It is difficult to stand by and watch the slow-motion train wreck which is our current health care financing system. The Wall Street Journal reports that Medicare is proposing sweeping changes to hospital reimbursement in keeping with their new emphasis on “pay for performance.”
Medicare has proposed to cut payments to all hospital facilities by between 2 and 5%. This money would purportedly be used to fund an incentive pool which would then be distributed to hospitals showing the most improvement or which surpass certain quality thresholds.
Pay for performance is a philosophy of reimbursement which, ideally, establishes quality guidelines and creates incentives to improve quality by paying more for services which exceed these standards. While this approach has a certain amount of folk appeal, it is fraught with enormous difficulties, not the least of which is the development of the standards themselves, and Medicare and third-party carriers’ obvious conflict of interest as both payer of services and arbiter of what qualifies as “quality” in those same services.

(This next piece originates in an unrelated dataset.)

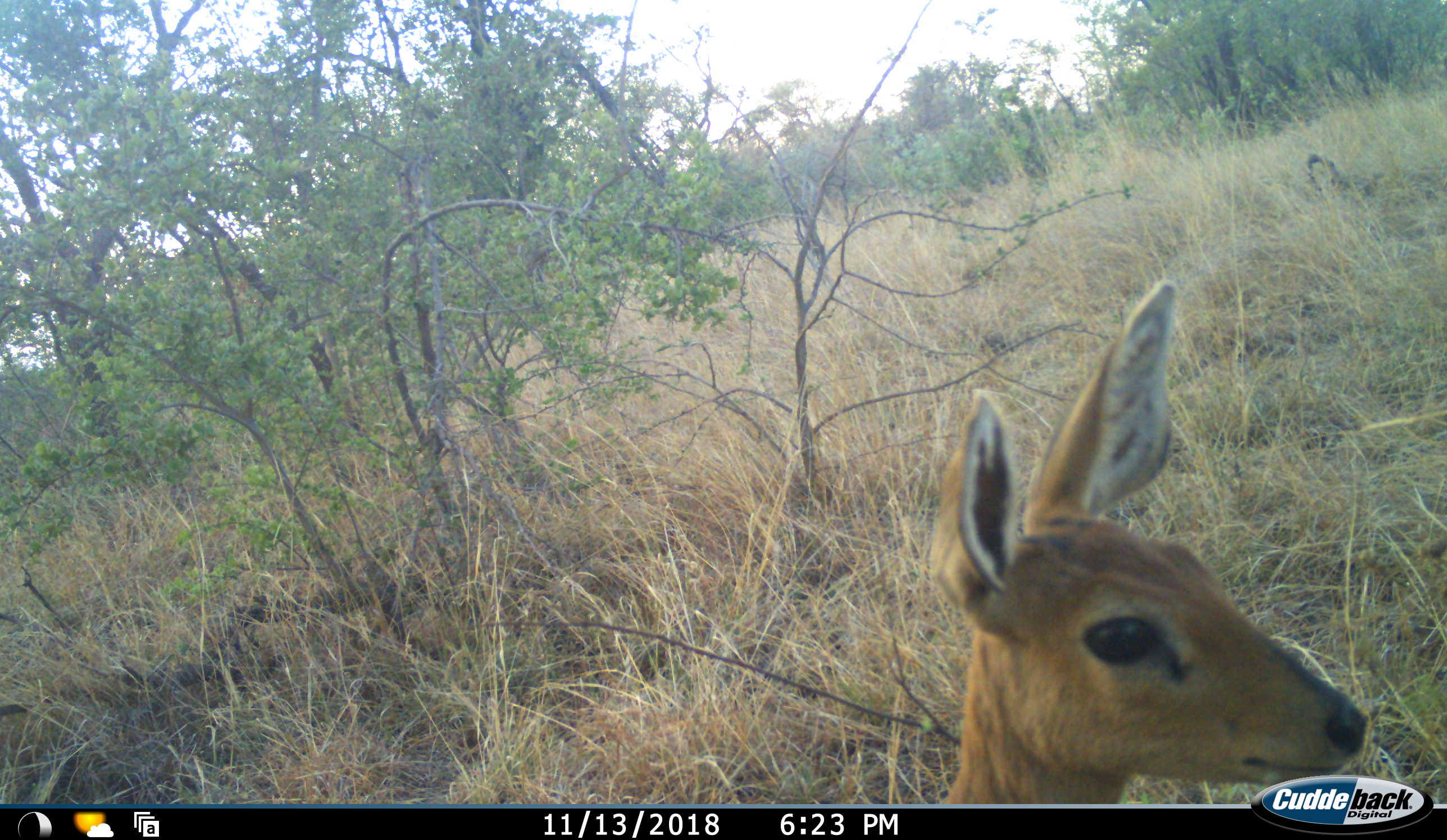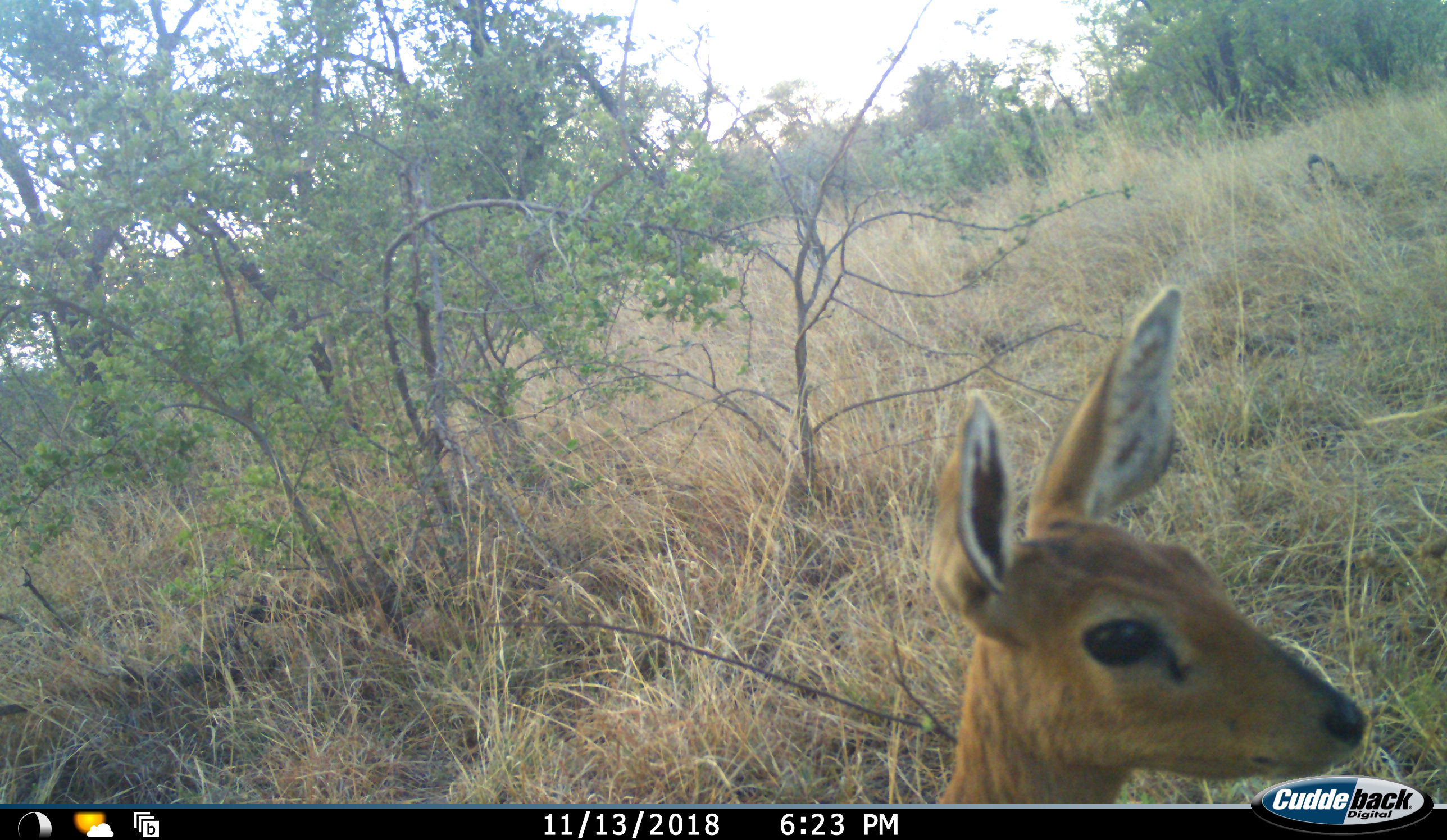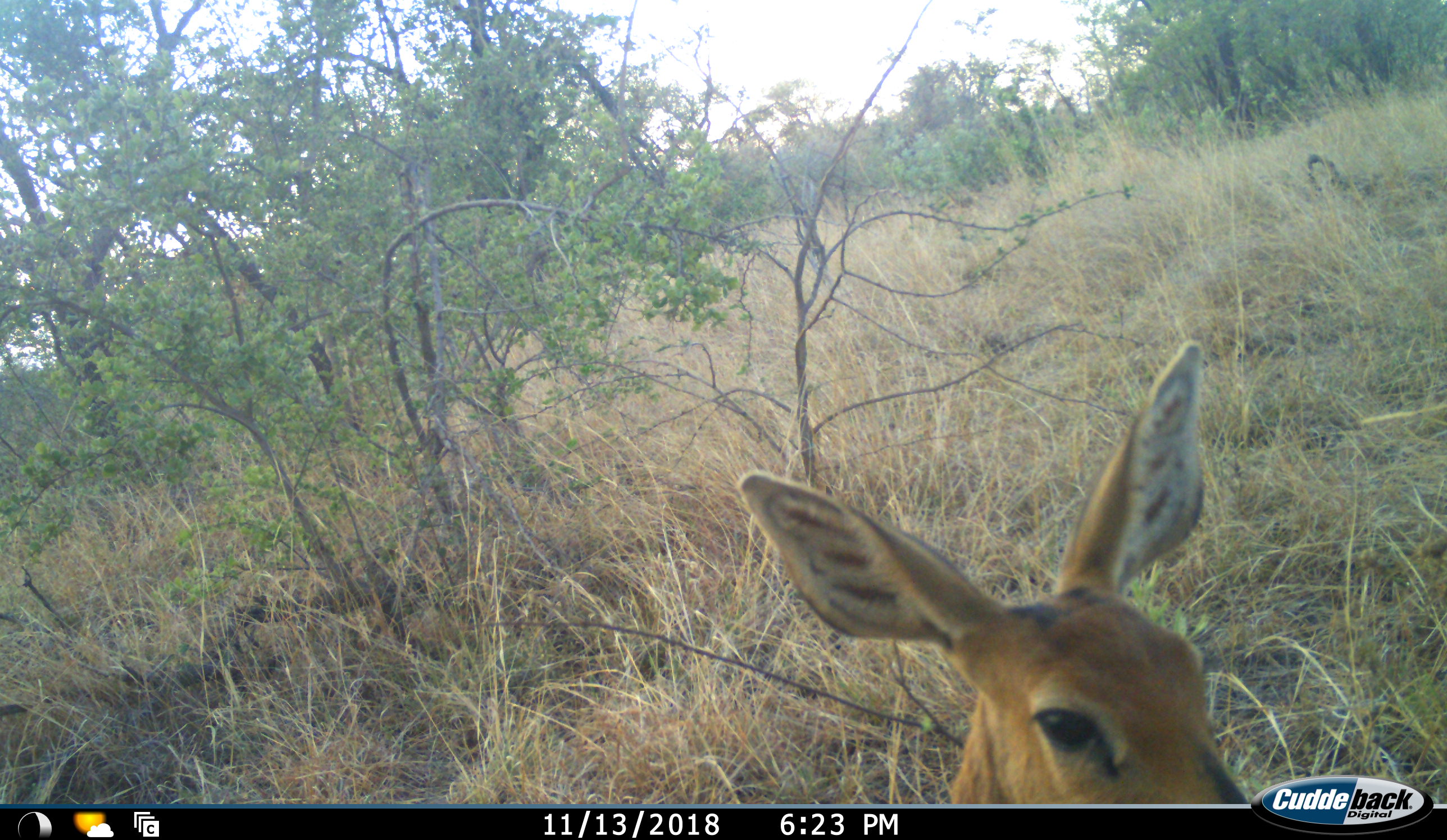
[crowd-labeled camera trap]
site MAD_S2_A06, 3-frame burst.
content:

The real intent of these programs is cost reduction, not quality improvement, which can be easily discerned from Medicare’s own statement:
The agency he said the program is designed to be cost-neutral to the government, and could even save money if congress decides not to require redistribution of all the withheld cash.

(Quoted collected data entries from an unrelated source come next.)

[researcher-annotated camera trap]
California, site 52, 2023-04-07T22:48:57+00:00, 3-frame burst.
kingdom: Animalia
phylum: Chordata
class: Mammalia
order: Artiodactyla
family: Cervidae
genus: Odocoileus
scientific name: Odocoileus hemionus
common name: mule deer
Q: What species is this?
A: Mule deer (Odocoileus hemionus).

Gee, I wonder why they would do that? Can you say “earmarked pork”, boys and girls?
It is would seem pertinent that Medicare’s own studies on pay for performance show that it has little or no effect on either quality or cost-containment. The fact that this program does not improve quality, of course, will not prevent the government from instituting it as a blunt club to purportedly improve quality. The train just keeps rollin’ on down the tracks, full throttle. Casey Jones, you’d better watch your speed…
One can foresee a host of significant problems with this particular proposal. 50% of all hospitals had a net profit less than 3.75% in 2005 — and therefore would almost certainly be forced to operate at loss. This will put them at severe financial disadvantage to even implement the quality improvements which Medicare supposedly seeks to encourage. It should be noted that many of these hospitals are smaller facilities serving rural areas, and it seems likely that at least some of these would be required to close, severely restricting access to care for many people in rural areas. For you non-MBAs out there, running a business which costs more money to run than it brings in does not a good business model make.
But let’s for a moment assume a perfect world: spurred on by new government standards, all hospitals immediately improve their quality to meet the new Medicare standards. Therefore, they would get all of their money back, and nobody loses, right? Not so fast. Medicare is notorious for constantly moving the goalpost, and when faced with the dearth of hoped-for cost savings, would almost certainly make the standards increasingly more difficult to meet. The standards will become detached from real improvement in quality — if they ever hoped to achieve this even at the outset — and would increasingly become the bureaucratic nightmare that current documentation and coding standards have become for physicians.
Also unspoken in this proposal are the additional costs to the hospitals of added administrative expenses required to document and report compliance with Medicare’s quality standards in order to receive better (or actually, the same) reimbursement. The net effect would be far more money siphoned from actual patient care into administration and paperwork.
Medicare officials said they would monitor the program closely and adjust it as necessary, and at the same time to expand the quality criteria used to determine whether hospitals earn back the lost revenue. “We want to make sure we’re not causing some unintended or perverse consequences.”
That scraping sound you hear is the moving of goalposts.
The history of Medicare is a history of regulatory tyranny which invariably results in “unintended and perverse consequences.” When your local hospital closes, after this proposal is implemented, be sure to write your Congressmen and local Medicare officials to express your deepest appreciation for their efforts to improve health care quality.